He sounded cheerful enough. Presumably he
had suffered no major ridicule during today's summit meeting, nor
had anyone made the mistake of trying to arrest him.

"Hi, Jeremy. And how did the meeting
go?"

"Ah well, it went well I suppose. And for
all I know, they are still at it. I was only in the meeting myself
for about two hours."

"So what happened?"

"Well, more or less as you might expect,
Peter. I was subjected to a lot of questioning about the Mars event
and that produced the two main foreseeable reactions. Most of
them—but even so, not all of them—are convinced of what they refer
to as my 'telepathic weapon potential' and are significantly
frightened by it. I think they are also frightened of each other.
They know that every single one of them in that room would be
working out ways to try and get hold of me and to harness me, for
their own selfish, unilateral purposes, and that whoever managed to
achieve that would, assuming I ‘functioned’ properly, rule the
world. And that all the rest of them—the other countries—would be
toeing the line and singing to the tune of the dominant power for,
probably, ever and ever. Power seems to be the only thing your
species is hungry for, power over the other members of its species.
As I say, a totally foreseeable reaction."
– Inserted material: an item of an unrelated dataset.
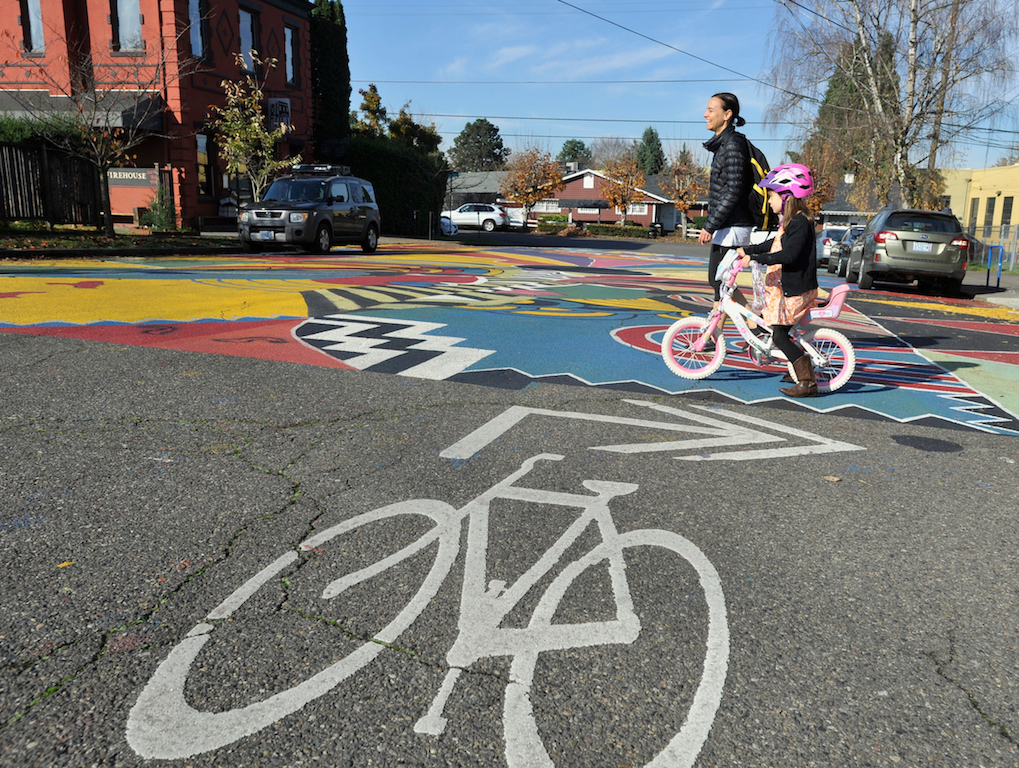 """Sharrows"" (bike lane markings with double arrow) connect low-traffic neighborhood greenway streets throughout the city, providing cyclists with safer options for getting around in Portland. Thursday, Nov. 10, 2016. (Greg Wahl-Stephens/AP Images for C40)"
"And the other foreseeable reaction?"

"Understandably the same as yours, Peter.
They think I am mad. They didn't say so of course, they are too
scared. But they don't believe a word about aliens. And I don't
think they would even if they were to be confronted with some
aliens in physical form—impossible of course, as I have already
explained—or even if they were able to 'capture' some of these
creatures and subject them to scientific tests, probe them, analyze
them, dissect them mentally or physically, or whatever."

"O.K.," I said, "so they reacted as you knew
they would. And what then?"

"A lot of things, Peter. Firstly, and
although my 'telepathic weapon potential' is more or less a proven
fact, they want still
more
proof. And if I supply that, they
want to arrange another urgent summit meeting for next Wednesday,
also in Geneva, and I have to be present at that one also. So at
least they accept the urgency and the possible enormity of what
they are dealing with here. Fear, Peter, as we have said, is the
one driving force to which every single member of any species will
react. And the few doubters, the few who aren't yet scared enough,
they want some additional proof of a kind that
will
scare
them. Properly. Either that, or they are not going to be interested
in any more summit meetings or in anything else, I shouldn't think.
They will just carry on either causing or administrating your
planet’s self-inflicted disasters as before.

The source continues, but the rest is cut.